In diesem Jahr ist er demnach so eine Art Babysitter für Alain Berset, das vergnüglich fliegende, konspirierende Enfant terrible der Landesregierung, das gerne in den Schwarzwald fährt. Eine Kindergärtnerin würde ob einer solchen Herkulesaufgabe schon vorsorglich ein Burnout anmelden. Kaum hatte das Jahr begonnen, musste der Rettungsschirm erstmals geöffnet werden.
Der Primus inter Pares musste bezüglich seiner Corona-Informationspolitik mit Ringier zuerst vor seinen Bundesratskolleginnen und -kollegen die Hosen herunterlassen und dann vor den Medien.
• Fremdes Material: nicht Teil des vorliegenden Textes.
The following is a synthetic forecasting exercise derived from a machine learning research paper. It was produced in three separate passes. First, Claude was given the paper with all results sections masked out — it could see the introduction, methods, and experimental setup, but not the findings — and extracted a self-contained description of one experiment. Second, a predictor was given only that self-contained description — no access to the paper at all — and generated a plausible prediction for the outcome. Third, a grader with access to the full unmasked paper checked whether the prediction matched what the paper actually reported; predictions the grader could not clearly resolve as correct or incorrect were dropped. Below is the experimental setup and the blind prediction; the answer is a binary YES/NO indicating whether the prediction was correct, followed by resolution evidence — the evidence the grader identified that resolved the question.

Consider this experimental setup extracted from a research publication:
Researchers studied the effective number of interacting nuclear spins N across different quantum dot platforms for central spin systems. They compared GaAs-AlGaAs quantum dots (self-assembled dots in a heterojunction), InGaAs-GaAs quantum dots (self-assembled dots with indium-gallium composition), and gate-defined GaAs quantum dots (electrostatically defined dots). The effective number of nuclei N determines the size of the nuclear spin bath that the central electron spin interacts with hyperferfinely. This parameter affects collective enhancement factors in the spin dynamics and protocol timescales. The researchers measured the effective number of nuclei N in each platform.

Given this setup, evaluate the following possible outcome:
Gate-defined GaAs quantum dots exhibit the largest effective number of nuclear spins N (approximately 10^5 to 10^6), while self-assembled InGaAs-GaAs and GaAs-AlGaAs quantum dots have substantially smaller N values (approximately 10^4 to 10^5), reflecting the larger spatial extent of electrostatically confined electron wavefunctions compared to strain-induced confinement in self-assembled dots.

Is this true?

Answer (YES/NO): YES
Sekundiert von André Simonazzi. Dessen Gesichtsausdruck erinnerte dabei an eine Degustation mit frittierten Heuschrecken. Dabei machte ihm höchstens noch Berset selbst Konkurrenz. Heroisch stürzte sich Simonazzi in die fragenden Speerspitzen der Medien. Diese besannen sich, nach Coronajahren des Etatismus, für kurze Zeit ihres Auftrags und stellten kritische Fragen.
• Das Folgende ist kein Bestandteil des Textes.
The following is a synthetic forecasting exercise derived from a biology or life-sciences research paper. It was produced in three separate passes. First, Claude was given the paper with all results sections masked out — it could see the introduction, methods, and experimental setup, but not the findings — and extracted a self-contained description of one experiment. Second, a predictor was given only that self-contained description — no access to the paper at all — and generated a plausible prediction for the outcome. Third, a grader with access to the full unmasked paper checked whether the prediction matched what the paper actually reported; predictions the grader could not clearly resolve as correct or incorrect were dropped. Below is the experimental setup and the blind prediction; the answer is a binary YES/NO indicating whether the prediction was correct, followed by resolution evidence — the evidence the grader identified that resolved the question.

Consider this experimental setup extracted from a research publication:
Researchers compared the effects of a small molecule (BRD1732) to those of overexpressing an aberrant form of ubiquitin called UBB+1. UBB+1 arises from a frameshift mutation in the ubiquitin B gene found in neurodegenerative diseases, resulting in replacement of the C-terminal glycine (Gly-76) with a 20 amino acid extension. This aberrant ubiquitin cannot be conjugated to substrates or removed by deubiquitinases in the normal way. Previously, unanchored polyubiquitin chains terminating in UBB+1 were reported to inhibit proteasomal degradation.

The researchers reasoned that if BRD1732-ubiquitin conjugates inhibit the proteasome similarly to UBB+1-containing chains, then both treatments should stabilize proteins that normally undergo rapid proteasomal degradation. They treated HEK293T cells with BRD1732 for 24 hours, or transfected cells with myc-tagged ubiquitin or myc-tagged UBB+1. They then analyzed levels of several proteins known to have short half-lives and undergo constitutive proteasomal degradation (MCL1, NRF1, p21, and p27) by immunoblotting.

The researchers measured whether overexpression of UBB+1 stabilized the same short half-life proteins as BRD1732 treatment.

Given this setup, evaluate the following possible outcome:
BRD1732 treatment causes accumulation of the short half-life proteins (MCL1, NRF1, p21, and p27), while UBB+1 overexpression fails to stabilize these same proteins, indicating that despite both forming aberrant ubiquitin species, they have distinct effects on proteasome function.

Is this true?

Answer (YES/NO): YES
Die Bilder erinnerten stark an jenes Tribunal, zusammengesetzt aus Schulvorsteher, Klassenlehrerin und Eltern, das zusammen ein Geständnis aus dem Beschuldigten herauspresste. So wurde der Fall mit dem illegal eingeführten Alkohol im Skilager aufgeklärt. Damals gab es keinen Rettungsschirm. Wie gerne hätte man da einen Schirmonazzi an der Seite gehabt.

Der Vizekanzler kanzelt

Als die Fragen an Berset allzu kritisch wurden, «ob die vollumfängliche Zusammenarbeit mit der Untersuchungskommission auch die private Korrespondenz einschliessen würde», gestellt von ‹Nebelspalter›-Kollege Dominik Feusi, schüttelte der Bundespräsident nur bedröppelt den Kopf. Der Kragen platzte Vizekanzler Simonazzi. Dieser kanzelte die Frage ab, womit jetzt auch geklärt ist, woher seine Bezeichnung stammt, und brach die Fragerunde abrupt ab.
Übrigens: Der jugendliche Schmuggler von Alkohol musste neben einer schriftlichen Entschuldigung vier Mittwochnachmittage beim Bohnern von Schulhausböden sein Verhalten reflektieren. Man hört, es wäre zielführend gewesen und hätte aus dem jungen Mann doch noch ein brauchbares Mitglied der Gesellschaft gemacht.